# Required action
The output should be the listing below, limited to the lines from the one with "béžová Calvin Klein Jeans - Mikina" through the one with "Wale Drops 'Groundhog", exact and without pictures.

# Supplied material
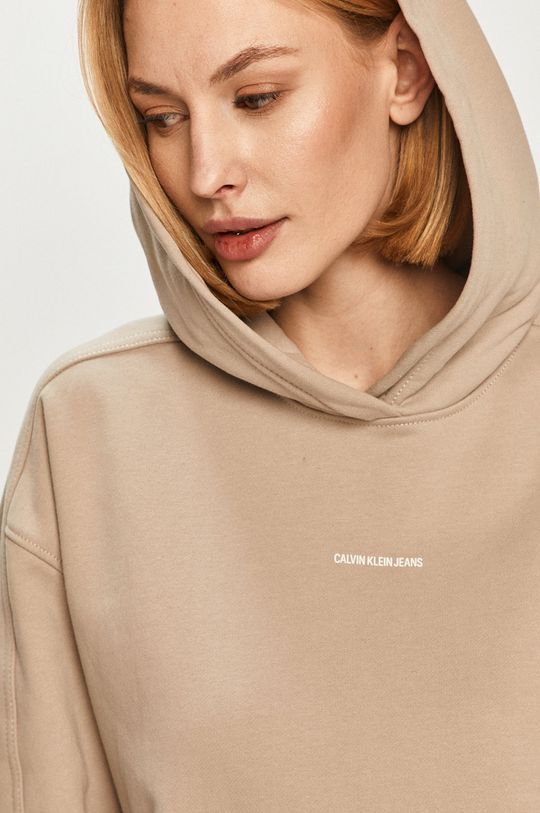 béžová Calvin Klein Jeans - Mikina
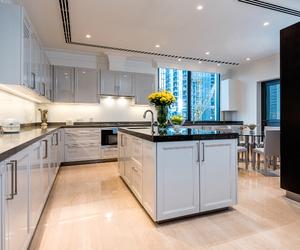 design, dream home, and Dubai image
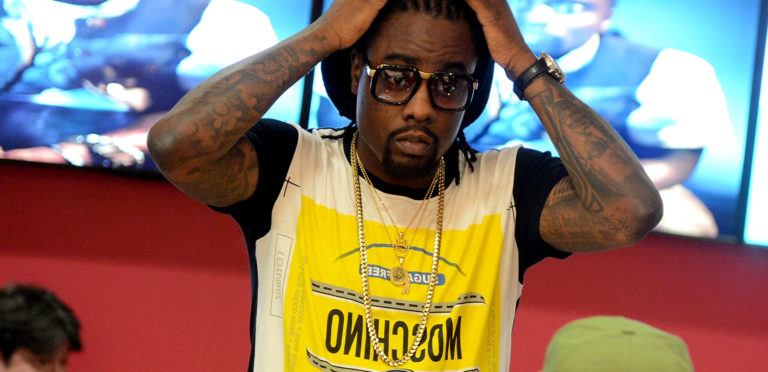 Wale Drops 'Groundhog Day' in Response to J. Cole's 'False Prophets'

...

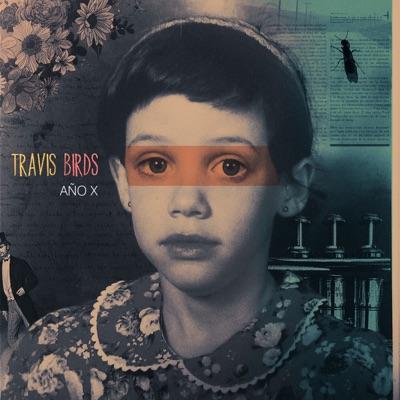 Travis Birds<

# Finished exercise
 béžová Calvin Klein Jeans - Mikina
 design, dream home, and Dubai image
 Wale Drops 'Groundhog Day' in Response to J. Cole's 'False Prophets'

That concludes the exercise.